|XP is just a number|
Re: Re: Re: Re: So, Netscape is dead?by chaoticset (Chaplain)
|on Jul 26, 2003 at 21:30 UTC||Need Help??|
Perhaps I'm too optimistic in thinking that there are people that would be prepared to contribute, to have a little influnce, with requiring control?Perhaps I'm too pessimistic, thinking that there are power hungry insane morons who do not give one whit about what the designer thinks or what the community thinks and only care if they can make someone do their work for them...and these people do not believe in concepts like 'a little influence'. A little influence is being on the development team. If these people spend money, they damn well expect to own something, and if they spent it on a Perl feature, they expect to see it. And if they didn't, their money would be gone.
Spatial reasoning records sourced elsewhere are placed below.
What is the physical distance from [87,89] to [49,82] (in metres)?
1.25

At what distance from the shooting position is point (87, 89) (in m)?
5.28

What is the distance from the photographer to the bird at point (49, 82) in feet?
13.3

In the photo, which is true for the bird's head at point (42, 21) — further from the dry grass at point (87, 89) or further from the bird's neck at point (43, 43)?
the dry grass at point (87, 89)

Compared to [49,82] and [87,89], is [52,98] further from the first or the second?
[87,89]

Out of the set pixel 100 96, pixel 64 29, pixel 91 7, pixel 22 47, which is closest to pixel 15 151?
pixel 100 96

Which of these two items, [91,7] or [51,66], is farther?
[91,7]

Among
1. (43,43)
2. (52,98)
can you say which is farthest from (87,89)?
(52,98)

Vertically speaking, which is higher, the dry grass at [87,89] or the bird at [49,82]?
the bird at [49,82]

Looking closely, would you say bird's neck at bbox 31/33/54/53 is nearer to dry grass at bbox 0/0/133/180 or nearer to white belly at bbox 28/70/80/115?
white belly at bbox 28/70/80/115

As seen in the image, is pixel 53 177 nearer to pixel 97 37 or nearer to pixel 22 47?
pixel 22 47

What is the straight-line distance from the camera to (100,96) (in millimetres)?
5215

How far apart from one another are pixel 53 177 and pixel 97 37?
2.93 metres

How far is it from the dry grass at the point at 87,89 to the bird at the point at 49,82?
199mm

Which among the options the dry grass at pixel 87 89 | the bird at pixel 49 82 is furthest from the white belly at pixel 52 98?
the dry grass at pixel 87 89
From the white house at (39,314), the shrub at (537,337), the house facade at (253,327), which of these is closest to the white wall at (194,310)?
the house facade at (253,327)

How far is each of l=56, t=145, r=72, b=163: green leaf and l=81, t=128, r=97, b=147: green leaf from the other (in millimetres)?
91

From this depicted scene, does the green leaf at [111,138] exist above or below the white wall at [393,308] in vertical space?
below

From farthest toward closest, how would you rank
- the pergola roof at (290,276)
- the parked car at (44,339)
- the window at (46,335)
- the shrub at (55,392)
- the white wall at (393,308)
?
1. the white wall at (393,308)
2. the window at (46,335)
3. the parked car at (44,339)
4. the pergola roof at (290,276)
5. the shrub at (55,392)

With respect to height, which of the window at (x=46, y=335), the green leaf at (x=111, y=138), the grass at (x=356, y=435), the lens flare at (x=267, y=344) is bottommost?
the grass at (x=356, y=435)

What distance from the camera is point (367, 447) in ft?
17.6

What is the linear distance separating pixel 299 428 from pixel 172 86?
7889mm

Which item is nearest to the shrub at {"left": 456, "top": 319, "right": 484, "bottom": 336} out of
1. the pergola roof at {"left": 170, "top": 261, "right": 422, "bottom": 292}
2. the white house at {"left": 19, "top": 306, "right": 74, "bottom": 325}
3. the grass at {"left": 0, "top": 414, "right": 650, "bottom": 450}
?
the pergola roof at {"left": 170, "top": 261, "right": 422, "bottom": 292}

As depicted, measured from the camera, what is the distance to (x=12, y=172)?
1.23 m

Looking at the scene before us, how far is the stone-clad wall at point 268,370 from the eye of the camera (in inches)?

(Now, I'd like to qualify something here. I'm not a person who often invokes the concept of a 'community' because normally I've found that when people say 'community' they mean 'easily led people with no understanding of the issues'. This is not the case here. I am perhaps idealistic, but I view the Perl community as what the word is meant to be -- a group of people working not always in the same way, but essentially towards a common goal. The reasons for the Perl community include, IMHO, that the goal is rather loose, the development is driven by a small, focused team of designers, and anybody who wants to try to help in any serious way probably understands what they're doing. There is almost no real 'bottom line', and therefore it's not driven by the economy, and can be stable to some extent. It's driven by the developers, for the sake of development.)
Realistically, and perhaps simplistically, I've done nice things for people. People I do nice things for have a tendency to fall into one of two categories: Either they will continue to ask for it as if it's expected, or they consider it a great one-time favor, and perhaps try to repay me for it. A company driven by the bottom line (and they're not all that way -- some are driven by small groups of people with a greater scheme) tends to fall into the first category -- they'll ask for something, and then something else, and then something else -- and eventually it's the Verizon Perl development cycle, complete with .sig ads and whatnot. The other type of company has a tendency to fall into the second category, where they understand that the design team/nice person aren't going to do that every time, it just fit in with their ongoing plans or didn't require major diversion.
As for products sold or leased...Perl wasn't created with it in mind, and while money may speed it up, I don't think it'll ever be the hurdle that prevents it from being worked on. Now, I'm not unique -- I am dealing with roughly the same job market, roughly the same lack of openings and lack of sanity on the part of personnel, etc., and I do need to eat and have shelter. I work a job that I honestly think a skilled simulation could handle better than I could, but it provides money until I find real work.
The real product to be sold is thinking skill -- there is truly no other that cannot be replaced by automation one day -- and right now it's not as valued as it probably should be. Unfortunate, but economies are not stable by nature.
The problem with the "interest groups" situation is that the designers no longer know what the interest group is "suggesting" versus demanding quietly without significant communication. The interest group then ends up playing politics, and the designer does too -- in order to not offend the rest of the interest group, they have to play quietly or very very nicely with the main contributor(s), and for the main contributors to stay on top and not get rousted by a voting bloc, they have to play quietly or very very nicely. Roughly analogous to this is the current situation with the U.S. Congress, and look how that's been working out. ("Please, can you guys just consider our suggestions concerning this legal system that's meant to do more important things than just serve us? We'll give you some money, but, it's just consideration money, yeah, that's it...") Now, we have the term 'mouthpiece' for someone who's a sponsored toady. If Perl development plays the political money game, the developers will either have to become mouthpieces for various contributors (because it's generally easier to convince other people of things than it is to find or do work) or else find themselves shoved out by people who are well-paid, persuasive speakers and relatively useless human beings in all other regards. (Social whores is the term I like for those people. :) ) In an attempt to prevent toadying (but not the money, the preciousss), redundancy would evolve into the system to attempt to prevent social whoring, but development would grind to a snail's pace, thoughtfulness would be nonexistent, and you'd have the legal system all over again.
I don't want to see Damian become Ted Kennedy. I sure as hell don't want to see Damian shouted down by someone just as useless as Ted Kennedy who happens to be funded by, say, Microsoft. And I may be very cynical, but I don't see that game turning out any other way.
Currently, you pays your bucks, you takes your chances. Perl is a big ball of wax, and you either donate to it or you don't, and Perl likes being funded but doesn't live for it. It sounds pretty good, frankly.